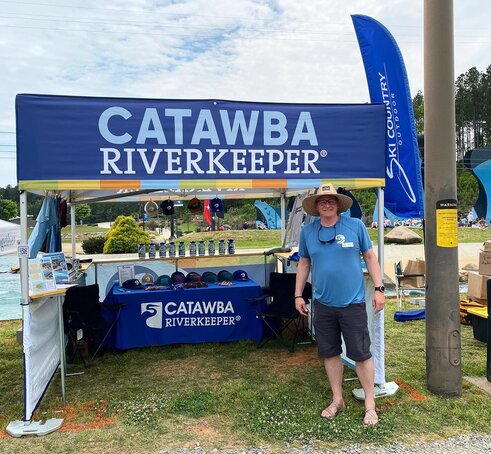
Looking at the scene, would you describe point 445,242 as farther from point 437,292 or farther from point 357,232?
point 357,232

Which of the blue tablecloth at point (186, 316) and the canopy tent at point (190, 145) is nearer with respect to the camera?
the canopy tent at point (190, 145)

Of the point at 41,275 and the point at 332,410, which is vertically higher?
the point at 41,275

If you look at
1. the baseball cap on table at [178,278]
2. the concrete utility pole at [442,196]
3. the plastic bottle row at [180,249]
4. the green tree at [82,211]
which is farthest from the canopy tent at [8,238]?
the green tree at [82,211]

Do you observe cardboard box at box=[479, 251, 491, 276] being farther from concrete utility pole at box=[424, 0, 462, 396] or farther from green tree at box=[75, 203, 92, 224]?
green tree at box=[75, 203, 92, 224]

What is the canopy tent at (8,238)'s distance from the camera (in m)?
6.18

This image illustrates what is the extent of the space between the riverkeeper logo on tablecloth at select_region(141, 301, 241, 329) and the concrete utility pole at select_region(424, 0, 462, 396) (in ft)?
7.64

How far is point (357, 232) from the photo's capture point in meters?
3.13

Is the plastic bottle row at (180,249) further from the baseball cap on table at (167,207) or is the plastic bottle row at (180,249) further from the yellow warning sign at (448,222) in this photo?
the yellow warning sign at (448,222)

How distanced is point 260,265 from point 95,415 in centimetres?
326

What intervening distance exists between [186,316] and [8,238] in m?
3.10

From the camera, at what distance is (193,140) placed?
140 inches

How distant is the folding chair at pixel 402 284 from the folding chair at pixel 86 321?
413cm

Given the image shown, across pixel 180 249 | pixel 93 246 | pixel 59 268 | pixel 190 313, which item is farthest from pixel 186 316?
pixel 93 246

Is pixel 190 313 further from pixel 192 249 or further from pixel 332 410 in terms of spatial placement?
pixel 332 410
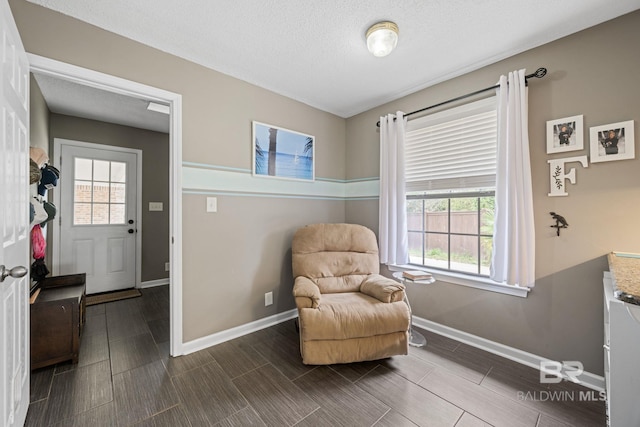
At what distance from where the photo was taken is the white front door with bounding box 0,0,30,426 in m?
1.02

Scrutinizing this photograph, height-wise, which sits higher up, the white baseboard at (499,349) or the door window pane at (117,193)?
the door window pane at (117,193)

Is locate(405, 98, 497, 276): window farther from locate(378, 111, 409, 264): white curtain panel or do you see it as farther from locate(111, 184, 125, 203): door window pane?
locate(111, 184, 125, 203): door window pane

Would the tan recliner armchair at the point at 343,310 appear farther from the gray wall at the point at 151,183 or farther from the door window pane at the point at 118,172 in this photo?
the door window pane at the point at 118,172

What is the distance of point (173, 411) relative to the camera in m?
1.45

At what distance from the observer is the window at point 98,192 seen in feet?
10.8

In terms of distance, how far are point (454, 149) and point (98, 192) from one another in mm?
4423

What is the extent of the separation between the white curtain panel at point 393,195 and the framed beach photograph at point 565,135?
3.70 feet

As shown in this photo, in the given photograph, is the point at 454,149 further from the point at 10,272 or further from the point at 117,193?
the point at 117,193

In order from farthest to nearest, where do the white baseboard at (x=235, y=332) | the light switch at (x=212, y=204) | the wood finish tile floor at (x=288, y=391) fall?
the light switch at (x=212, y=204) → the white baseboard at (x=235, y=332) → the wood finish tile floor at (x=288, y=391)


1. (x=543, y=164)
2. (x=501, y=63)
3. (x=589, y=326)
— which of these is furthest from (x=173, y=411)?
(x=501, y=63)

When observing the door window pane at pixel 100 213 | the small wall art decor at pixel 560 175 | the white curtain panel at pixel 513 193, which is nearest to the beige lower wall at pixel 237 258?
Answer: the white curtain panel at pixel 513 193

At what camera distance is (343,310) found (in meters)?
1.85

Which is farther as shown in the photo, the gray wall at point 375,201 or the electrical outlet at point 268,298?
the electrical outlet at point 268,298

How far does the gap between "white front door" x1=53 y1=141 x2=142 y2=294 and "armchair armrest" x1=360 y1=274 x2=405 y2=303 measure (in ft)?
11.3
◆ ◆ ◆
What to produce: In the entries above, take the line containing "In order from" and each later line through the last, and repeat them exactly. Output nothing else.

Written solution:
In order from farthest to nearest, where do the white baseboard at (x=235, y=332) | the light switch at (x=212, y=204) | the wood finish tile floor at (x=288, y=391) fall?
the light switch at (x=212, y=204) → the white baseboard at (x=235, y=332) → the wood finish tile floor at (x=288, y=391)


1. (x=543, y=164)
2. (x=501, y=63)
3. (x=589, y=326)
— which of these is furthest from (x=173, y=411)?
(x=501, y=63)

When observing the door window pane at pixel 100 213 | the small wall art decor at pixel 560 175 | the white curtain panel at pixel 513 193, which is nearest to the beige lower wall at pixel 237 258?
Answer: the white curtain panel at pixel 513 193

At what camera distance is (343,310) found (in meters)?
1.85

Which is farther as shown in the photo, the gray wall at point 375,201 or the electrical outlet at point 268,298?
the electrical outlet at point 268,298

How far does the gap between "white front door" x1=53 y1=141 x2=142 y2=294 and "armchair armrest" x1=360 y1=274 x2=405 y2=303 measure (in ft)?
11.3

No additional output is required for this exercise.